History

United States
- Name: USS Scorpion
- Namesake: Scorpions
- Builder: Bishop and Simonson, New York, New York
- Completed: 1846
- Acquired: 7 January 1847
- Commissioned: 23 February 1847
- Decommissioned: 21 August 1848
- Fate: Sold 23 December 1848
- Notes: In commercial service as SS Aurora 1846-1847; In commercial service as SS Isthmus 1848-1854; Lost at sea 1854;

General characteristics
- Type: Steamer
- Tonnage: 339
- Length: 160 ft 9 in (49.00 m)
- Beam: 24 ft 6 in (7.47 m)
- Draft: 8 ft 0 in (2.44 m)
- Propulsion: Steam
- Speed: 7.5 knots
- Complement: 60
- Armament: 2 × 8-inch (203-millimeter) guns; 2 × 18-pounder carronades;

= USS Scorpion (1847) =

The third USS Scorpion was a steamer in commission in the United States Navy from 1847 to 1848.

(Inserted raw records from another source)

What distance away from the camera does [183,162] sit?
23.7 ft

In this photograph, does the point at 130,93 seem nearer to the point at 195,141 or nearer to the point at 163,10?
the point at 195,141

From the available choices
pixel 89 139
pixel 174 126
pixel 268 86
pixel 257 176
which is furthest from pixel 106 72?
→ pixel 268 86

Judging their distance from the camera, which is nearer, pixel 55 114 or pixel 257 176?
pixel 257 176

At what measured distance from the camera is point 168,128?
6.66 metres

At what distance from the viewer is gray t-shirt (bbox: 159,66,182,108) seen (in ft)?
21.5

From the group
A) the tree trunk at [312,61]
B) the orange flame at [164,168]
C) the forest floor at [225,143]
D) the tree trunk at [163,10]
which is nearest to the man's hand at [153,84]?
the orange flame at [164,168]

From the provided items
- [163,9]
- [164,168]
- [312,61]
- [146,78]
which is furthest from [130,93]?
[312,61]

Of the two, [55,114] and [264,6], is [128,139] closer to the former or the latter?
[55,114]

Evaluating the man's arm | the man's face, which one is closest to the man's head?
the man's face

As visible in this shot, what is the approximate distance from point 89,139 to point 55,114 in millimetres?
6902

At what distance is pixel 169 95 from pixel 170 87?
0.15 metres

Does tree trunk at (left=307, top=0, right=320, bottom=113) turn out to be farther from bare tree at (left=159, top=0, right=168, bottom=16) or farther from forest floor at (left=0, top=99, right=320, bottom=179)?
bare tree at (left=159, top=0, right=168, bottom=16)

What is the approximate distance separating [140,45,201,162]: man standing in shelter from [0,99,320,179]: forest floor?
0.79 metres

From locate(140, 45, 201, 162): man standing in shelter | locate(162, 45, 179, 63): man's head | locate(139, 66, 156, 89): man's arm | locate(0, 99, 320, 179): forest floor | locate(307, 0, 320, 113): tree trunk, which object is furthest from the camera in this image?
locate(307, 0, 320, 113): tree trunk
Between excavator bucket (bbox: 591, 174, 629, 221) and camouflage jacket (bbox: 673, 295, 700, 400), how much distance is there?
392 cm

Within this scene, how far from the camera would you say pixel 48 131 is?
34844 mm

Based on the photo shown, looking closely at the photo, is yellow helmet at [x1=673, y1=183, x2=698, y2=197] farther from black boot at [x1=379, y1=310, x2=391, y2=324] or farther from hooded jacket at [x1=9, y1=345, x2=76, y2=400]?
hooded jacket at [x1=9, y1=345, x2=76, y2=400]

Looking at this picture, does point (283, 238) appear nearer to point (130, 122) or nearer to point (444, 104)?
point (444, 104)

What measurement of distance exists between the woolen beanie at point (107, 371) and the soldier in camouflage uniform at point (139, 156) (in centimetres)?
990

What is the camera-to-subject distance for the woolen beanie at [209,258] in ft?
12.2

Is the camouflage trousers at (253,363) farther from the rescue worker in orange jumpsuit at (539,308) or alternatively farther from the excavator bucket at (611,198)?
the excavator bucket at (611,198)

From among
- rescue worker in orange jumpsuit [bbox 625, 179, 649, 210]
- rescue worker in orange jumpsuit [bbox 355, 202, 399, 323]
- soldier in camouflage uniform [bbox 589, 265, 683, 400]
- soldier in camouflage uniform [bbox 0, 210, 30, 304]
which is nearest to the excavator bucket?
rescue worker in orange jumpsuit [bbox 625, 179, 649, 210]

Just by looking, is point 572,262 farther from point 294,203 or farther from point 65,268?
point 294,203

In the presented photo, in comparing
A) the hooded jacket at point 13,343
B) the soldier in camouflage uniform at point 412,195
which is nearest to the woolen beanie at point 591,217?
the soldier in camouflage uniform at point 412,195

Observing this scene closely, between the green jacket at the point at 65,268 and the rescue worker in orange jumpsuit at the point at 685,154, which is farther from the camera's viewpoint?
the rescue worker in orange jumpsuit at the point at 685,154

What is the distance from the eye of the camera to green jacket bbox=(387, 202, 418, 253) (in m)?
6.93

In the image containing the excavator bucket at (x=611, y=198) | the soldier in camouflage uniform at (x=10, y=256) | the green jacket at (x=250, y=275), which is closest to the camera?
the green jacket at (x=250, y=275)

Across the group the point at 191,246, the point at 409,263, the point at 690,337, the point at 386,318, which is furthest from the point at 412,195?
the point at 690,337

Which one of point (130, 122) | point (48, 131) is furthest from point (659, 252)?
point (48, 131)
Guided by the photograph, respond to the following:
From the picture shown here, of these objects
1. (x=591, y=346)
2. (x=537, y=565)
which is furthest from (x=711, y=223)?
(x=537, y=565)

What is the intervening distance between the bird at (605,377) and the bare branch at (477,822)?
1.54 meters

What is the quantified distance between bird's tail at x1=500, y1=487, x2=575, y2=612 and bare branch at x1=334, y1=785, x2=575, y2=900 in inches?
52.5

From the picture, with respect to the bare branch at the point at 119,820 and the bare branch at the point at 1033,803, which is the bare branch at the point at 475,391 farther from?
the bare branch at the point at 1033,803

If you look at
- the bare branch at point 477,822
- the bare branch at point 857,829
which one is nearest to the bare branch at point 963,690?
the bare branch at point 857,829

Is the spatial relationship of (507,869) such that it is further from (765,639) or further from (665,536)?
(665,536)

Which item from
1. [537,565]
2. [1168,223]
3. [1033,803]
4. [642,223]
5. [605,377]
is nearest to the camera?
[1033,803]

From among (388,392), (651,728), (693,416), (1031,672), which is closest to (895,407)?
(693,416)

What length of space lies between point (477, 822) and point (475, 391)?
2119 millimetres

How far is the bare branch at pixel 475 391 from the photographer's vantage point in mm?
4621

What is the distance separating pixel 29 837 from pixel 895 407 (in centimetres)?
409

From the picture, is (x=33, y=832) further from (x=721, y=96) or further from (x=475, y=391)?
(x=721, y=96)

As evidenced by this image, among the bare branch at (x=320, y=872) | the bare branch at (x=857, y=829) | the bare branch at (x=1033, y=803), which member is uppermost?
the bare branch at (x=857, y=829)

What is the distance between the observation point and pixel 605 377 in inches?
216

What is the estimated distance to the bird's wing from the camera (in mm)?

Scorpion was built in 1846 as the commercial steamship SS Aurora by Bishop and Simonson at New York City for Sidney Mason and William D. Thompson. The U.S. Navy purchased Aurora at New York on 7 January 1847 for use in the Mexican War and commissioned her as USS Scorpion on 23 February 1847 with Commander Abraham Bigelow in command.

Ordered to the Gulf of Mexico, Scorpion joined the Home Squadron at Anton Lizardo, Mexico, on 27 April 1847. She participated in the expedition against Tabasco on 16 June 1847 at the Second Battle of Tabasco, serving as the flagship for Commodore Matthew C. Perry.

Scorpion returned to Anton Lizardo on 25 July 1847, and for the remainder of the war patrolled the coast of Mexico. At the close of the war, she sailed for the Brooklyn Navy Yard in Brooklyn, New York, arriving there on 11 August 1848. She was decommissioned on 21 August 1848 and sold at auction on 23 December 1848.

Once again in civilian service, she became the merchant steamer Isthmus, and was lost at sea in 1854.